Figure Out When Enough is Enough!
Throughout the 1980s, control system redundancy existed mostly because user experiences with microprocessor-based devices came from personal computers, and because control system sales persons made statements like, "It will fail; we just don't know when." By the 1990s many end-users had learned microprocessor-based control systems were more reliable than expected and had begun re-deploying ba...
Throughout the 1980s, control system redundancy existed mostly because user experiences with microprocessor-based devices came from personal computers, and because control system sales persons made statements like, 'It will fail; we just don't know when.'
By the 1990s many end-users had learned microprocessor-based control systems were more reliable than expected and had begun re-deploying backup controllers to primary control roles-much to the chagrin of many suppliers.
Also in the '90s, 'hybrid' and 'open' control systems began appearing. By this time end-users were more experienced about redundancy issues, asking suppliers tougher questions about control system reliability expectations.
Further clouding the redundancy issue, the term 'control-system redundancy' had come to refer to the distributed control system or programmable logic controller and generally did not include field instrumentation.
Production domains don't often appear in risk-assessment matrixes, but there's really no reason they shouldn't. This illustration expands the traditional hazard domain matrix to include operational domains.
Unfortunately, throughout these many years, no widely accepted, robust, easy-to-apply methodology for determining when to apply control system redundancy emerged. Even so, many risk-reduction techniques have been developed and successfully applied. While each technique has evolved its own uniqueness, most resemble the following.
Apply a methodology
Today, the quality movement remains a major focus among producer companies and considerable resources are committed to ensuring qualitative measures are achieved for the products produced.
Working with customers and suppliers, producer companies establish and focus on measures expressed as numbers that define production goals of yield, rate, and/or quality.
Such numbers remain inconsistent across industries or even within the same company, but do appear on daily, weekly, and monthly production reports. Operations' personnel 'live and die by' by numerical measures, so it makes sense numbers should be considered when defining production availability requirements, including determining control system redundancy.
Study the process
All production processes undergo reviews (at least they should) to evaluate opportunities to improve production efficiencies and/or reduce safety, hazardous, and environmental risks.
Frequently such reviews have been informal and focused on only one element-efficiency for example. However, significant benefits can be achieved by formalizing the review process and looking at several at-risk domains simultaneously. (See 'Sample-Domain impact risk assessment matrix' diagram.)
Most companies have well-established event-likelihood metrics for safety and hazard risk analysis, but seldom apply any metric to production risk analysis. With only a bit of effort, metrics can be expanded to address both types of risk analysis.
For example, many companies engage in the hazards and operability (HAZOP) study process. HAZOP studies intend to examine each production unit, on a loop-by-loop basis, and identify, document, and eventually improve process operability while mitigating hazards.
Hazards often become the HAZOP focus at the expense of operability-related issues.
Extraordinary improvements in operational efficiencies can result when HAZOP participants balance discussions and documentation between understanding hazardous situations as well as how each loop contributes to defined production goals.

Supplied material:
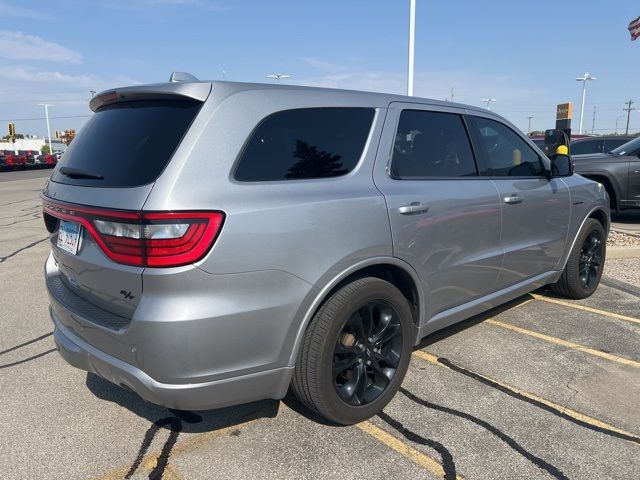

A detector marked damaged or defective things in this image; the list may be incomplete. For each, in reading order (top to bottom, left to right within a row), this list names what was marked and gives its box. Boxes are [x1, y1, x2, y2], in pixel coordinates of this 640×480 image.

What you are asked to do: Continue the article on control system redundancy, starting after its last sentence.

Result for this exercise:
Dr. Angela Summers, president and HAZOP consultant for SIS-Tech Solutions (Houston, Tex.), puts it this way: 'If companies don't conduct operability analysis alongside hazard analysis, they are not getting maximum business value from the HAZOP study.'
Identify critical loops
Once a control system is installed, the number of wired input variables frequently 'grows' with little explanation to operators of the new variables' contribution toward meeting production goals.
Likewise, alarms are often arbitrarily added to these variables augmenting operator confusion and information overload.
Conducting operability reviews, with knowledgeable participants in attendance, provides an opportunity to identify the control loops critical to achieving defined production goals.
Surprisingly, the number of critical-to-production control loops usually ends up to be a handful for any given unit, tightening the study's focus, and more closely defining where critical alarms should exist.
Anyone who's participated in the hazard analysis portion of a HAZOP study understands how scenario/events-such as no flow, too much flow, high or low temperature, etc.-are discussed, documented, and ranked.
For each critical-to-production control loop, the same scenario/event discussions need to occur and be developed, discussed, documented, and ranked. Things like, what's the impact to yield, quality, or production if critical levels, flows, temperature, etc., are not maintained within defined operational ranges? What are those ranges? Have warning alerts and alarms been appropriately assigned? Should loop modes and setpoints be programmatically changed to 'safe' operational values when/if alarms are ignored?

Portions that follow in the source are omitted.